I think it's not only a realistic expectation, it's a simple fact of life that anything a person works on, a person ends up getting attached to -- but it should be obvious that a "workshop" implies an aesthetic battlefield, one where viciousness needs to applied when something really is that deficient, and yet such viciousness is never personal (however much personal pleasure the critic -- the regular human being -- gets from the knife). You don't actually need to acknowledge that a person worked on their poem, that this is all just business, that blahblahblah, you just need to be as honest and thorough as the forum demands it: function over form, if you will.

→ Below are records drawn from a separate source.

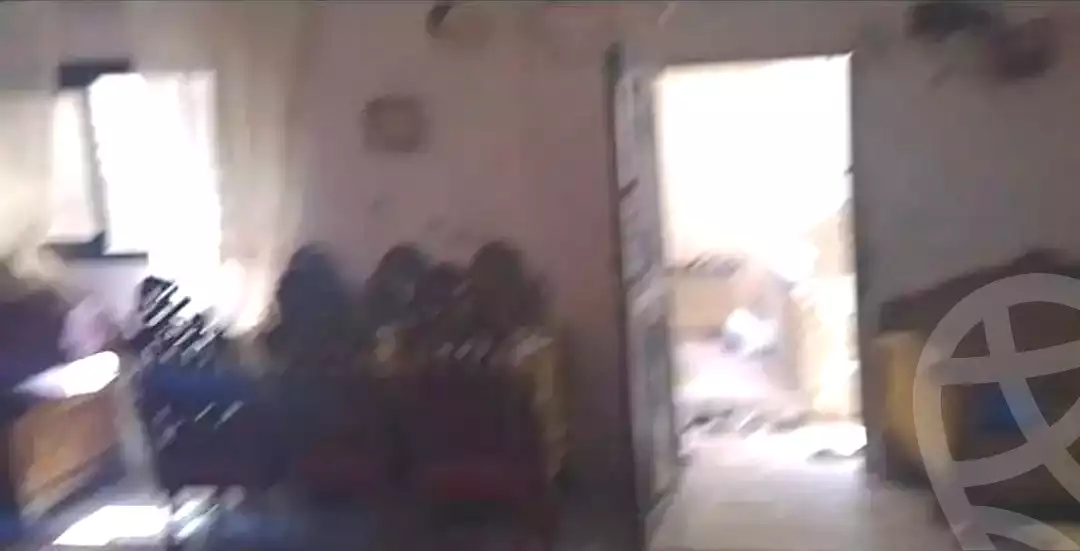 https://aqarmap.com.eg/en/listing/7064764-for-sale-alexandria-el-amreya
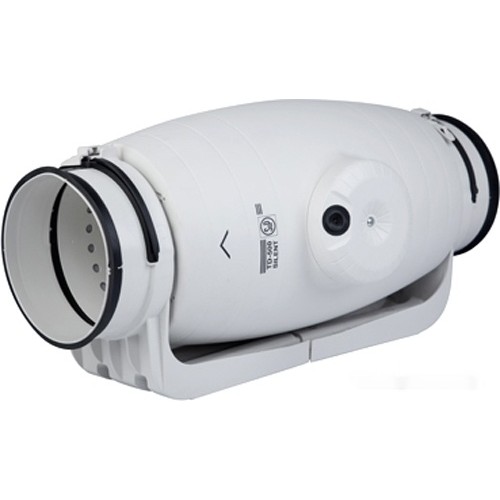Осевой вентилятор Soler & Palau TD-800/200 Silent T 3V 5211366500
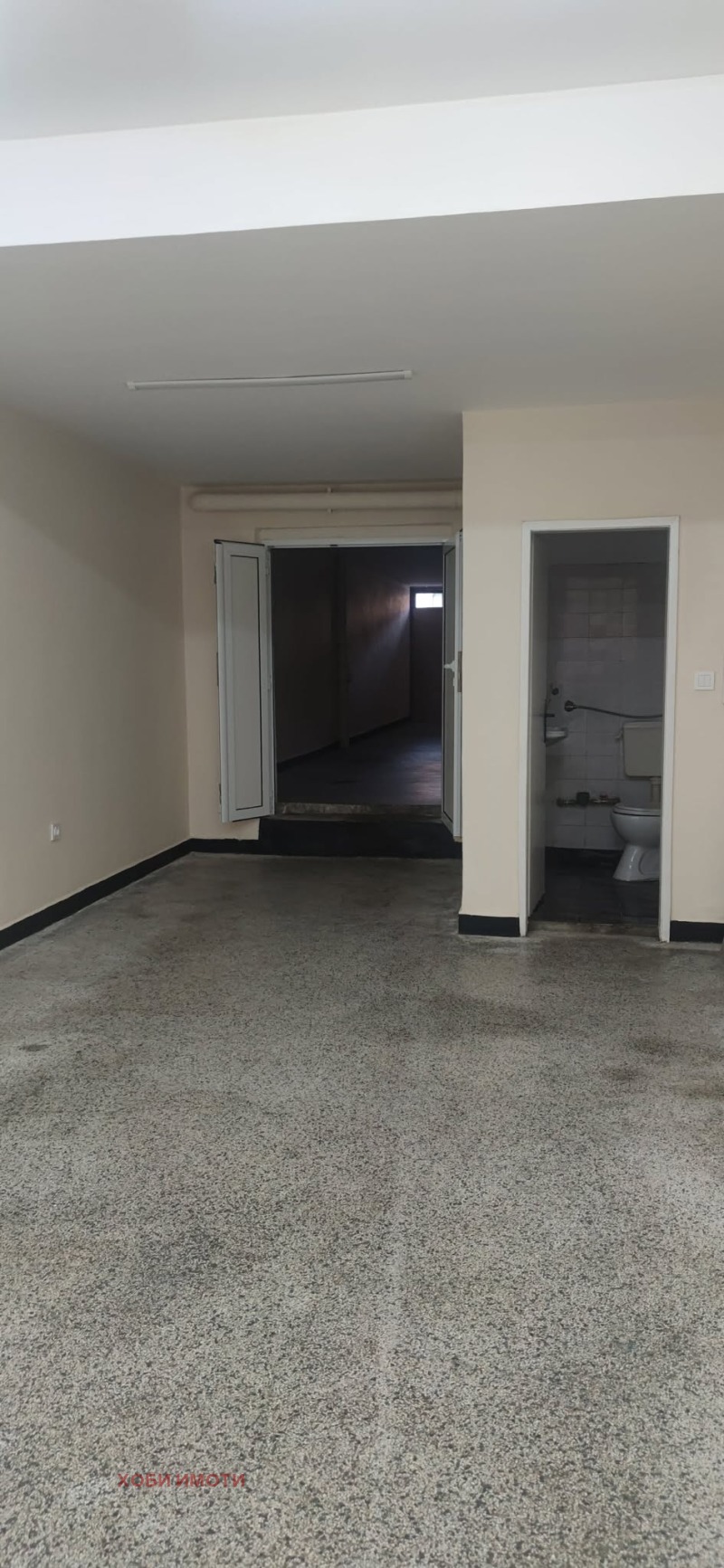 Дава под наем  Офис град Пловдив , Кючук Париж , 60 кв.м | 38751505 - изображение [7]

And as for me, I guess I'm as much determined by impulse as I am by thought, so that sometimes I get overthorough (and thus, overvicious) in the Novice forum, or I respond to crits in ways that really aren't as constructive as they should be (usually rectified by the edit or the abandonment), but that's another point in not leaving here -- we're all just working on it. That is to say, it's handy to have expectations, but it's typical to not follow them -- the point is, we should still try, and try more and more (perhaps even succeed more and more) as we go along. Maybe thirty years from now, I'll be a proper saint.
And as for defending, yeah, it gets pretty pointless if you just defend and not edit, but usually defending is a force for good, especially if it's against an especially big point. The point is that the crit has to lead to a change of mind, not necessarily a change of poem -- if you refuse to look at the critic's point of view, then this ain't the place for you. It just happens that editing is the best evidence for that.